# [Texto de lectura]
Obras y servicios públicos sin participación: el dilema de la responsabilidad ciudadana

Cada que un dirigente público entrega una obra o hace la inauguración de un servicio tiene lugar una suerte de ajuste entre las visiones ciudadanas y las expectativas de éxito de los grupos políticos.
Este tipo de actos, por lo general intrascendentes, enciende el debate sobre si lo entregado por el gobierno en turno atiende efectivamente las demandas ciudadanas.
Desde la perspectiva de los políticos, las obras y servicios marcan un punto de referencia que no tendría que ser olvidado por los ciudadanos a la hora de elegir autoridades y asignar presupuestos.
Para los ciudadanos, en cambio, la entrega de cualquier obra suele venir acompañada de una sensación de alivio relativo, no sólo porque se podrá aprovechar una nueva infraestructura.
Está, sobre todo, presente el hecho de que la conclusión de los trabajos públicos implica que las innumerables molestias y problemas que éstos provocan terminan también.
Esta diferencia tan significativa de visiones no debería ser considerada un mero rasgo de la realidad. Una característica inevitable de un proceso social más, al que no merece la pena dedicar más de un pensamiento o comentario chusco.
Por el contrario, las obras públicas y sus efectos, más que directos en los niveles de vida y bienestar de la población, requieren ser tenidos en cuenta de forma mucho más cuidadosa y relevante que la que hasta ahora les brindamos.
Desde mi perspectiva, tendríamos que considerar como un grave error el permitir que la definición de los proyectos de inversión, pero sobre todo su ejecución, resida en manos únicamente de técnicos y políticos, quienes no necesariamente mantienen en el centro de sus preocupaciones la medición y obtención de los beneficios de tipo social.

# [Datos para examinar]
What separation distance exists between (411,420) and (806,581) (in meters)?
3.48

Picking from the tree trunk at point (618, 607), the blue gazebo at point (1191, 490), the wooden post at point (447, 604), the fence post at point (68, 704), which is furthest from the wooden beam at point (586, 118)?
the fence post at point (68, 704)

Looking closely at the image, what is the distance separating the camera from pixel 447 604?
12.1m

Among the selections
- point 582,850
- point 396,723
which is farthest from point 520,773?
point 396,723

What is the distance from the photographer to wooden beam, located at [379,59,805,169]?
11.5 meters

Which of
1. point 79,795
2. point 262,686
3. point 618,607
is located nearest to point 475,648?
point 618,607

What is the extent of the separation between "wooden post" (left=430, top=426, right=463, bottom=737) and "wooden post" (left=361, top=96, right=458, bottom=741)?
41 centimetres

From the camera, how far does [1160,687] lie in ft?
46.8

# [Consigna A]
Según el texto sobre las obras públicas, ¿en manos de quiénes sería un grave error dejar la definición y la ejecución de los proyectos de inversión?
# [Consigna B]
¿Por qué, de acuerdo con el texto sobre las obras públicas, la entrega de una obra suele traer a los ciudadanos una sensación de alivio? Responde en una a tres oraciones.

# [Respuesta A]
En manos únicamente de técnicos y políticos.

# [Respuesta B]
Se debe en parte a que podrán aprovechar una nueva infraestructura. Sobre todo, la conclusión de los trabajos públicos implica que también terminan las innumerables molestias y problemas que estos provocan.